The AI Compass («La brújula de la IA») es una especie de test rápido que en unos minutos puede decirte cuál es tu orientación ideológica respecto a la inteligencia artificial, parecido a los tests que te dicen tu orientación política o moral según respondas a preguntas concretas. Es directo y fácil de entender; las preguntas sobre las que no tengas opinión se pueden saltar. Como suele decirse, no hay preguntas correctas o erróneas: cada persona tendrá su opinión al respecto y todas valen.
Las preguntas están bastante bien elegidas y no se quedan en el típico «sí/no» Cubren la conciencia artificial, la creatividad, el empleo, la información, el slop y las fake news, las empresas y hasta el el riesgo existencial. También están su uso en medicina, educación, el cómo regularla y hasta la viabilidad de la AGI. También te pregunta quién crees que se está beneficiando con la IA, qué sucederá para 2031 y cómo ves el coste medioambiental de los centros de datos.
Las respuestas suelen ser cinco o seis y cubren todo el espectro: desde el clásico «esto es un loro estadístico con mucho márketing» al «esto va a cambiar la especie humana», pasando por posiciones intermedias más prácticas y realistas.
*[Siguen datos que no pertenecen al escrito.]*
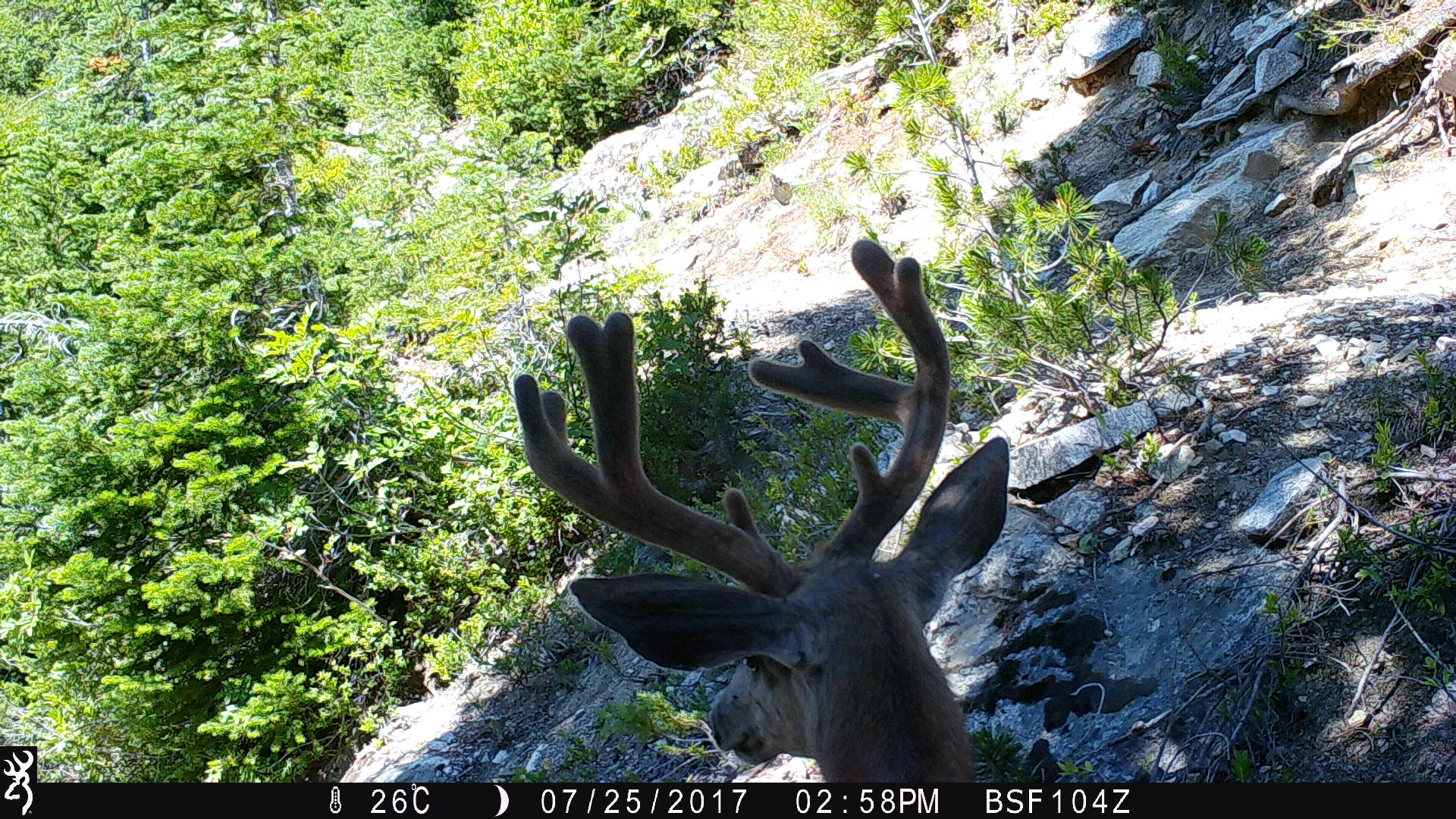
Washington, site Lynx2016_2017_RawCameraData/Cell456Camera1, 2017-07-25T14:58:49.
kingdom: Animalia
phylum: Chordata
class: Mammalia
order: Artiodactyla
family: Cervidae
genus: Odocoileus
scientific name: Odocoileus hemionus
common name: mule deer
Odocoileus hemionus (mule deer). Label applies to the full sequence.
El resultado es una gráfica con dos ejes perpendiculares: si crees que la IA está sobrevalorada o es transformadora, y si la ves más bien como intrínsecamente bueno o malo. De ahí salen los 30 arquetipos posibles de la clasificación. Un toque simpático es que cada uno tiene su «santo patrón», no sin cierto sarcasmo:
- Emily Bender para los Luditas (afectuosamente)
- Jaron Lanier para el Ermitaño digital
- Cory Doctorow para El líder síndical
- Ed Zitron para El escéptico
- Marc Andreessen para The Optimist
- Eliezer Yudkowsky para Casandra
- Sam Altman para El fundador
- Lex Fridman para El Bro de los podcasts y
- Ray Kurzweil para El profeta
Lo más divertido es que después de hacer el test nadie queda simplemente como pro-IA o anti-IA. El resultado puede ser un escéptico de la economía del asunto (del que esté a favor) o alguien que la considera algo malo pero que va a transformarlo todo. Hay usuarios que solo quieren usar las versiones gratuitas, los manitas que ejecutan modelos locales, los paranoicos de la seguridad, los inversores o los creyentes en la iglesia de la Singularidad. Puede que no sea una taxonomía exacta, pero como reflejo del panorama sobre la IA funciona bastante bien.
He de decir que a mi me ha salido que estoy «a favor» de la IA, pero no de forma radical, y que creo que transformará bastante el mundo que conocemos. Así que ya veremos dentro de unos años.